Texte fourni =>
#####

Pratique de la danse Tchébé
On a évoqué au début que la danse Tchébé ne se résumait pas à la pratique des échasses. C’est un ensemble composé d’échassiers, bien sur mais également de danseurs / danseuses au sol et de musiciens.
Pour l’entraînement, tout le monde ne répète pas ensemble. Les échassiers s’entraînent d’un côté, les musiciens, les danseuses de l’autre : la danse des femmes se fait à la maison. L’échassier danse aussi à la maison (sans les échasses) pour connaître / faire connaître le rythme et les mouvements de la danse.
Le rythme de Tchébé, quant à lui, est spécifique. On ne le retrouve pas dans les autres danses d’Atakpamé (qui en compte en vingtaine) mais également dans les danses des ballets de Lomé. Au point que certains regrettent les dérives musicales des musiques de ballets.

Il faut bien comprendre que faire des échasses n’a véritablement de sens que si l’on tient compte de ce côté musical et dansé. On retrouve ceci dans beaucoup de traditions culturelles d’Afrique, c’est le cas notamment chez les Dogons, où un masque n’est pleinement un masque que s’il est en mouvement.
Dans la danse Tchébé, les mouvements sont donc d’abord appris au sol et en musique, on y rajoute ensuite de la hauteur. Si chacune des techniques est travaillée de manière séparée, la répétition de la danse proprement dite, c’est-à-dire réunissant toutes les composantes (danse au sol, échasses et musique), se fait en commun dans la forêt. La forêt est le lieu où les échasses ont été "découvertes", mais aussi un endroit secret, protéger du regard de la population.

#####

Exercices =>
- A) Relevez dans le texte sur la danse Tchébé les différentes composantes de l'ensemble qui pratique cette danse.
- B) Dans le texte sur la danse Tchébé, résumez sous forme de liste le paragraphe qui commence par « Dans la danse Tchébé, les mouvements sont donc ».
- C) Répondez aux questions suivantes à partir du texte sur la danse Tchébé :
(i) Où se fait la danse des femmes pendant l'entraînement ?
(ii) Chez quel peuple un masque n'est-il pleinement un masque que s'il est en mouvement ?
(iii) Où a lieu la répétition qui réunit toutes les composantes de la danse ?

Enregistrements fournis =>
#####

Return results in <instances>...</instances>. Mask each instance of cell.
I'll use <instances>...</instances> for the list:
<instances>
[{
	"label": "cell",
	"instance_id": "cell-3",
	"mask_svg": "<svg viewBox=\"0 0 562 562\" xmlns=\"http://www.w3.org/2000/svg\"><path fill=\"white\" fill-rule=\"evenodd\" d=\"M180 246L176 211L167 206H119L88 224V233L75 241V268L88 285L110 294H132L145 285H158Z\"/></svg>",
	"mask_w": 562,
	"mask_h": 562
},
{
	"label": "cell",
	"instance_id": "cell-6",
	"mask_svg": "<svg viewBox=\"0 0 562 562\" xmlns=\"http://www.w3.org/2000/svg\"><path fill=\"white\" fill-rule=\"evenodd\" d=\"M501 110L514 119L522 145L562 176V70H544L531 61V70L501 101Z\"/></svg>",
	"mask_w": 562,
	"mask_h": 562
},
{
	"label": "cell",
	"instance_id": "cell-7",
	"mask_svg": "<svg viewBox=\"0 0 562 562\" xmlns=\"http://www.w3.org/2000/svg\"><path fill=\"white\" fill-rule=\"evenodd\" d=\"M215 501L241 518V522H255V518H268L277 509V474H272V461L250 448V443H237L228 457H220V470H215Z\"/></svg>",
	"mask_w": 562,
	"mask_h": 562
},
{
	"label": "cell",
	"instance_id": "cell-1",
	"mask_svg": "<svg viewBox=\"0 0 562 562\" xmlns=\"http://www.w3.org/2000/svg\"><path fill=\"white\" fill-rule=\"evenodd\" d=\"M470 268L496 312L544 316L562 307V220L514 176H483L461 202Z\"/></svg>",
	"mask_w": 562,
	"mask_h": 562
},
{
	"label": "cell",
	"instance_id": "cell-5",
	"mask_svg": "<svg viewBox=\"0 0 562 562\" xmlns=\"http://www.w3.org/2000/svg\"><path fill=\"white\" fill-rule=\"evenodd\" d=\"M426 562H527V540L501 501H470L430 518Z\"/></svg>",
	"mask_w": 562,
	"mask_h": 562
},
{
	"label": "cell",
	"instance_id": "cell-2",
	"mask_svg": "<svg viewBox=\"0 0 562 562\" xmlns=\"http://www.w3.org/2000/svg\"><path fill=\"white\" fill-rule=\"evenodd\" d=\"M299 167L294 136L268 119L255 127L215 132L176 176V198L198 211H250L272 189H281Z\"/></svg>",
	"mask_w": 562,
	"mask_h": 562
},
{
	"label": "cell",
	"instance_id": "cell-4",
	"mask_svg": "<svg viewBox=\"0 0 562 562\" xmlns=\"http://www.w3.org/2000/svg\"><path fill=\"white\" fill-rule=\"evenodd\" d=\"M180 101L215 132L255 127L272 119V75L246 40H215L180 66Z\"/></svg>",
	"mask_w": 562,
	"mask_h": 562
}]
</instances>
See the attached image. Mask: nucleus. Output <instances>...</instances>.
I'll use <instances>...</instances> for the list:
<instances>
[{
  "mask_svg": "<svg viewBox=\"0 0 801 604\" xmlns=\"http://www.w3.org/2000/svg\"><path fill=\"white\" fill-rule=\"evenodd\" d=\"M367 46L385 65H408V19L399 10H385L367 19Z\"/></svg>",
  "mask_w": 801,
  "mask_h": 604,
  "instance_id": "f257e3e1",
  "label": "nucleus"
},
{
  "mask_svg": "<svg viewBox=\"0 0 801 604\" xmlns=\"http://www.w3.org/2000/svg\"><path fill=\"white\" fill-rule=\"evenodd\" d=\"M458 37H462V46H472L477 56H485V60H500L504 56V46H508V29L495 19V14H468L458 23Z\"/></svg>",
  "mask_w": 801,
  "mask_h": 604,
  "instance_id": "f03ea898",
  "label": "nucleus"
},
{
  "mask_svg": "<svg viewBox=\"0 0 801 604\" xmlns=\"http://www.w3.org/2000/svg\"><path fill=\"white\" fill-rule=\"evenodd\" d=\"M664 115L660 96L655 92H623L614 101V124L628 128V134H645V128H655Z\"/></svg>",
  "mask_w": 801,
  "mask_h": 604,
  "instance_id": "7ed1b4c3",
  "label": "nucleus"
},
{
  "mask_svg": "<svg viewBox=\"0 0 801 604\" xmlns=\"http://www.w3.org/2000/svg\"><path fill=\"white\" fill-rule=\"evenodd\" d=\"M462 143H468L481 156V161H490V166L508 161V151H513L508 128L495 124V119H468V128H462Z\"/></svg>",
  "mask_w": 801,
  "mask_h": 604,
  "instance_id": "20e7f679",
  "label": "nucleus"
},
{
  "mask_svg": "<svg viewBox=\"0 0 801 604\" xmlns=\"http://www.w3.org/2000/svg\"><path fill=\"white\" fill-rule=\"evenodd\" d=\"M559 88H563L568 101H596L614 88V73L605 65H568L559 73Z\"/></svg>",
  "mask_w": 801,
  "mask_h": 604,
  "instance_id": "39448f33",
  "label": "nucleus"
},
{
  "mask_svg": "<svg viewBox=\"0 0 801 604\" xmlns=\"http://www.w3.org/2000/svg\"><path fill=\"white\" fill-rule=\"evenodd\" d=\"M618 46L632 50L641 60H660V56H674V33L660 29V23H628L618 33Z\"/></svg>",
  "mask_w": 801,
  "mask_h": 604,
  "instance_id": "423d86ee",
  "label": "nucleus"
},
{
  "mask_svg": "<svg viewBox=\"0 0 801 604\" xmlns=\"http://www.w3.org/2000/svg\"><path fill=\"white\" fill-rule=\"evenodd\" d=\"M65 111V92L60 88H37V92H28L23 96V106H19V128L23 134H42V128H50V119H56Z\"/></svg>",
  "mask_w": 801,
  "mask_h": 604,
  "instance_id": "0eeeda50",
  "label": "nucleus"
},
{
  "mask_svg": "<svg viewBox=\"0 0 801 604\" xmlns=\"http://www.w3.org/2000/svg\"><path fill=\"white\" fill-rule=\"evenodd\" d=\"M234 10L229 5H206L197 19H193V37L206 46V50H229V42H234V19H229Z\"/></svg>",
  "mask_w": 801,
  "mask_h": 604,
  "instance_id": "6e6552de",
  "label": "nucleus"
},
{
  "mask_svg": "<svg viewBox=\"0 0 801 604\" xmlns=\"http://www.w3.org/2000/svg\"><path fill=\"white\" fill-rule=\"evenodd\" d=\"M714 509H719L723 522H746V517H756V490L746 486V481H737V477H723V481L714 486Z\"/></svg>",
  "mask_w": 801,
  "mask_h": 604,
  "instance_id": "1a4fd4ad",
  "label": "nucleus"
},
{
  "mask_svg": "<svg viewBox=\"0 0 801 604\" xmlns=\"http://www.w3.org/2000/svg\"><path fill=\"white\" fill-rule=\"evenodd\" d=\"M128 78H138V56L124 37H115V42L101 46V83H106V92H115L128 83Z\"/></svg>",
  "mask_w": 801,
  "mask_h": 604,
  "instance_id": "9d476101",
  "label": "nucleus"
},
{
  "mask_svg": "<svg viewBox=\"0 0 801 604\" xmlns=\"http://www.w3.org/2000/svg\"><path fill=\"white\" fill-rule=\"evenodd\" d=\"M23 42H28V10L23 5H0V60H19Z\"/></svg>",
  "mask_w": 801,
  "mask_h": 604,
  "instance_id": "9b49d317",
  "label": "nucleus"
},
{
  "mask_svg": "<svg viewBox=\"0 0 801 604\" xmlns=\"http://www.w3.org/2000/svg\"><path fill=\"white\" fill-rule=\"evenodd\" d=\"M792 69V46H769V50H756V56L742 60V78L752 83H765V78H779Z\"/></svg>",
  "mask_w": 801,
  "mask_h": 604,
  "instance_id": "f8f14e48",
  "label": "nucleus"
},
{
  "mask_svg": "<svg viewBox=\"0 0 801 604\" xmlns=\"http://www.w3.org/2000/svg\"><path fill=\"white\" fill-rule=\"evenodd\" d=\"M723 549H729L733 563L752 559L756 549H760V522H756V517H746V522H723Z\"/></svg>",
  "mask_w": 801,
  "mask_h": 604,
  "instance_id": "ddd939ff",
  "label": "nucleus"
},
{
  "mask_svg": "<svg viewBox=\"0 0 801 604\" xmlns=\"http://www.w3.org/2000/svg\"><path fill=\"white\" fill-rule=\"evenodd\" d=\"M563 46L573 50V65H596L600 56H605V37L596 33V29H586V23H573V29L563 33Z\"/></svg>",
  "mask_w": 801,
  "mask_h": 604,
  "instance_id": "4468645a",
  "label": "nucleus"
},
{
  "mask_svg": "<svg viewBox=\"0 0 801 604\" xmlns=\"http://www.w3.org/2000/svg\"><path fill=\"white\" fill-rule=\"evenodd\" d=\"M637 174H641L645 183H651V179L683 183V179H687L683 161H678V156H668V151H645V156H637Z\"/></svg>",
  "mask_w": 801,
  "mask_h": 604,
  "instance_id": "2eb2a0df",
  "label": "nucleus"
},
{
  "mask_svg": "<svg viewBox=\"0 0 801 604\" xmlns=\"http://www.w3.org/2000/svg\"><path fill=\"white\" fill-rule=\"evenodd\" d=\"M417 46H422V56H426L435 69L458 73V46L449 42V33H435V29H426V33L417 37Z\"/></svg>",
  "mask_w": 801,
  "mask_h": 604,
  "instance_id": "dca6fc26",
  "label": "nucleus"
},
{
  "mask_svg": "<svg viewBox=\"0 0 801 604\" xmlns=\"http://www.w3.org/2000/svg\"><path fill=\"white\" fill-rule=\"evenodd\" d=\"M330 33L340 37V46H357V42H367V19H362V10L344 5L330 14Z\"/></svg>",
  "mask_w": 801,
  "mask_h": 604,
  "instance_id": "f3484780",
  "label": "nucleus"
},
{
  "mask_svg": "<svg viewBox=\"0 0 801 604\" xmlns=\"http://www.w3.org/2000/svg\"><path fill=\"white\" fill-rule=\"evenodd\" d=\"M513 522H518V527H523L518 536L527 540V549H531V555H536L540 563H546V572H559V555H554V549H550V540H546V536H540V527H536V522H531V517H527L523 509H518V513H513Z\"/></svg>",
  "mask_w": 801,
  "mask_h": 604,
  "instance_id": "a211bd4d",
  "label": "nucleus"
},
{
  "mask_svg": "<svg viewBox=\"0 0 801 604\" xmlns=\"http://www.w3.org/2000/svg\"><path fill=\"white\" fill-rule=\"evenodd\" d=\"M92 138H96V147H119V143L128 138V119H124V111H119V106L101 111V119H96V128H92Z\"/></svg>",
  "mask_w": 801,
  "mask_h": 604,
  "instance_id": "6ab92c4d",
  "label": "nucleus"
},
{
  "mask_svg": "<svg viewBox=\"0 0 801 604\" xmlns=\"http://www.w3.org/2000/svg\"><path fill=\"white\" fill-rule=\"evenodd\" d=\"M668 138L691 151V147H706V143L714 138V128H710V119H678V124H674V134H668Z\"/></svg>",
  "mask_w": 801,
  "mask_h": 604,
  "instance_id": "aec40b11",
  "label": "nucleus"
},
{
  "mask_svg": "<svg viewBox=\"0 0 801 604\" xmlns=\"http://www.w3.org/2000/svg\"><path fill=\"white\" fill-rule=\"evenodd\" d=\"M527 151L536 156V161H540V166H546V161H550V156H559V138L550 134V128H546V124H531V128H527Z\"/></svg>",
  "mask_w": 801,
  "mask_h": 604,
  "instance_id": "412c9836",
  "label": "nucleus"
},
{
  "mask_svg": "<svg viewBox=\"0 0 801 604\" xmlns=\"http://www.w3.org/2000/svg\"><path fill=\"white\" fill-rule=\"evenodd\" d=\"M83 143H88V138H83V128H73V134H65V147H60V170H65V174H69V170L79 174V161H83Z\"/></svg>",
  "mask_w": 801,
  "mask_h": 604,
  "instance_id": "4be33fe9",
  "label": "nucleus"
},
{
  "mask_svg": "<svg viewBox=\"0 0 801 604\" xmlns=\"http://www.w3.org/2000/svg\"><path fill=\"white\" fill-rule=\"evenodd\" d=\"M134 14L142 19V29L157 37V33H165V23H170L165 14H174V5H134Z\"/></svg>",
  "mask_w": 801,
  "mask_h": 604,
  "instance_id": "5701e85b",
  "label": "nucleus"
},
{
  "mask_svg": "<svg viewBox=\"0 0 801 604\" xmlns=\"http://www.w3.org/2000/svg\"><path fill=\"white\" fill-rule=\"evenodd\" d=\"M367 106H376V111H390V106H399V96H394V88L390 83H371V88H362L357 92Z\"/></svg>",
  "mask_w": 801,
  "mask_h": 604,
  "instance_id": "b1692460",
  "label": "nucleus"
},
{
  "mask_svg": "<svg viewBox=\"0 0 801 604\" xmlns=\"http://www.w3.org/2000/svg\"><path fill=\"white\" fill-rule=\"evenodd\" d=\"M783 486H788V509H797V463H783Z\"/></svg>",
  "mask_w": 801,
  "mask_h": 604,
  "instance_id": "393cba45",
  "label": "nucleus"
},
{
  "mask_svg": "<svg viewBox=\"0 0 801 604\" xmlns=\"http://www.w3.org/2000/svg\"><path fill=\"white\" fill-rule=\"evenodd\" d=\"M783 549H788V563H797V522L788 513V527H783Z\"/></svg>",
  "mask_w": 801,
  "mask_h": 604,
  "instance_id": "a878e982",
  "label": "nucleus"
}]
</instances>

#####

Corrigé =>
- A)
- les échassiers
- les danseurs et danseuses au sol
- les musiciens

- B)
- Les mouvements s'apprennent d'abord au sol et en musique, puis on ajoute la hauteur.
- Chaque technique est travaillée séparément.
- La répétition complète (danse au sol, échasses et musique) se fait en commun dans la forêt.
- La forêt est le lieu où les échasses ont été « découvertes » et un endroit secret, à l'abri du regard de la population.

- C)
(i) À la maison.
(ii) Chez les Dogons.
(iii) Dans la forêt.